His first was whether the rule of law will come to China. Property rights are very weak in China, he said. Developers and corrupt party officials can effectively steal one’s property. This is a bigger question, he said, than whether China has a real estate bubble.
Can India go from being a tortoise to a hare? Ferguson said that India has better institutions and a more evolved democracy than China, and his second question was whether India will develop the necessary infrastructure to make its economy attractive to investors.
Ferguson’s third question was whether the Arab world can have a reformation that will separate church and state, and take religion out of politics and economics. The vast majority of Libyans and Egyptians still believe that only Islamists can achieve power, he said.

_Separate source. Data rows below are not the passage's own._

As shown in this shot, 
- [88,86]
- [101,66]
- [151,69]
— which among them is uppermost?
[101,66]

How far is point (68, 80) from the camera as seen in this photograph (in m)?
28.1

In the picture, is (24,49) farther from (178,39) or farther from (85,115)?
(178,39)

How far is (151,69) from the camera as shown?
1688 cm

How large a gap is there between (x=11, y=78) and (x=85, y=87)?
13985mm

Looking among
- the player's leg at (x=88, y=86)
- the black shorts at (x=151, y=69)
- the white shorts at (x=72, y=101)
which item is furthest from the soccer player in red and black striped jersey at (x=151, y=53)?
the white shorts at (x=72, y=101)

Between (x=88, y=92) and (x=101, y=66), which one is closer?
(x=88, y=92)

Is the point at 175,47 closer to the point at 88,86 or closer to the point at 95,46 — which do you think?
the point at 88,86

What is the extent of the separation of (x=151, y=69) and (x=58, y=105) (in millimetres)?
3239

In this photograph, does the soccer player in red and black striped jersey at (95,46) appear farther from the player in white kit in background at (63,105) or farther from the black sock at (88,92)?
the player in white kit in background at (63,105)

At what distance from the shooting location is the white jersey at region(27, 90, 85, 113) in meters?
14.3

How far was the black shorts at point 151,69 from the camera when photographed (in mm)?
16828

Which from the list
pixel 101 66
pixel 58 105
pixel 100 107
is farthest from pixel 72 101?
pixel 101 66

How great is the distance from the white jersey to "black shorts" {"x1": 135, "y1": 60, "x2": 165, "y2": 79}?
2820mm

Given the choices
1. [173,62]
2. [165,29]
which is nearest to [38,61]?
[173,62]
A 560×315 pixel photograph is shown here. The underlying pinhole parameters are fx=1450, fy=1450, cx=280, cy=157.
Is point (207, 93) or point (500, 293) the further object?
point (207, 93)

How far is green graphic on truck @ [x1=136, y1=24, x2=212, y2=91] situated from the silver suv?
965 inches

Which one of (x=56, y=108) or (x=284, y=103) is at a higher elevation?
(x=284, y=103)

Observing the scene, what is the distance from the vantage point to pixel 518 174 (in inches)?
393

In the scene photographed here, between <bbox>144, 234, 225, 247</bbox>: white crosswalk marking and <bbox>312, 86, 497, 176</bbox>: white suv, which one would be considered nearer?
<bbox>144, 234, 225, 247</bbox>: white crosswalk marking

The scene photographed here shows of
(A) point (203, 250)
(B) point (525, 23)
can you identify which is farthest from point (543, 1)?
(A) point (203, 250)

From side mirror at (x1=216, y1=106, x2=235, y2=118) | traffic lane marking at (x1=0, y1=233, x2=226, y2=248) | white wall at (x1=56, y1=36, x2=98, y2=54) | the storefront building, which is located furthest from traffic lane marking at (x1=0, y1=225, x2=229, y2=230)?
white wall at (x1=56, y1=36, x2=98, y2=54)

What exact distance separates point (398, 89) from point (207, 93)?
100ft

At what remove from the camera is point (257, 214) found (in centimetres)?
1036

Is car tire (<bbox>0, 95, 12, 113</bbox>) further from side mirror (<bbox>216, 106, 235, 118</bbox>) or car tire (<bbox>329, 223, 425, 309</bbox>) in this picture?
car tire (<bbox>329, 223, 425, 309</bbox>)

Question number four was whether the US can solve its “clash of generations.” The pressing divide is not the 1% versus the 99%, he argued, but the baby boomers versus their children and grandchildren. Specifically, Ferguson said that the younger generation needs to be persuaded that the Tea Party and Paul Ryan are more aligned with their interests than the Occupy movement. “They should be radically and enthusiastically endorsing the Ryan plan to reform Medicare and Social Security before they end up having to pay for these programs,” he said.
His fifth question was whether Africa can overcome the population explosion it faces. Unless Africa can cope with this challenge, its population problem will “overwhelm all the opportunities that we see today,” he said.
Finally, Ferguson asked whether our resource “curse” can become a blessing. Some countries, including the US, he said, have been able to transform their natural resources into a blessing. But for others – particularly among emerging economies – it has become a curse, fostering totalitarian regimes in countries such as Venezuela.
The leadership gap
Ferguson did not offer answers to those questions, but the tone of his presentation had only hints of optimism for the US.
Not only is the West losing to the East, but he said we are in denial about it. We suffer from a “massive institutional deficiency” that has failed to recognize and confront the areas in which we are most seriously lagging behind.
The speed of the West’s demise is far greater than Westerners appreciate, he said. “After 500 years of Western predominance, it is over.”
Ferguson said he is more optimistic about the US than Europe, though, since it has the best track record for reinventing itself. Better leadership is necessary. He said that the US cannot afford “four more years of pretending to address its problems.”
“Leadership can deliver extraordinary change,” he said. “But that requires going against the polls and the trend of public opinion.”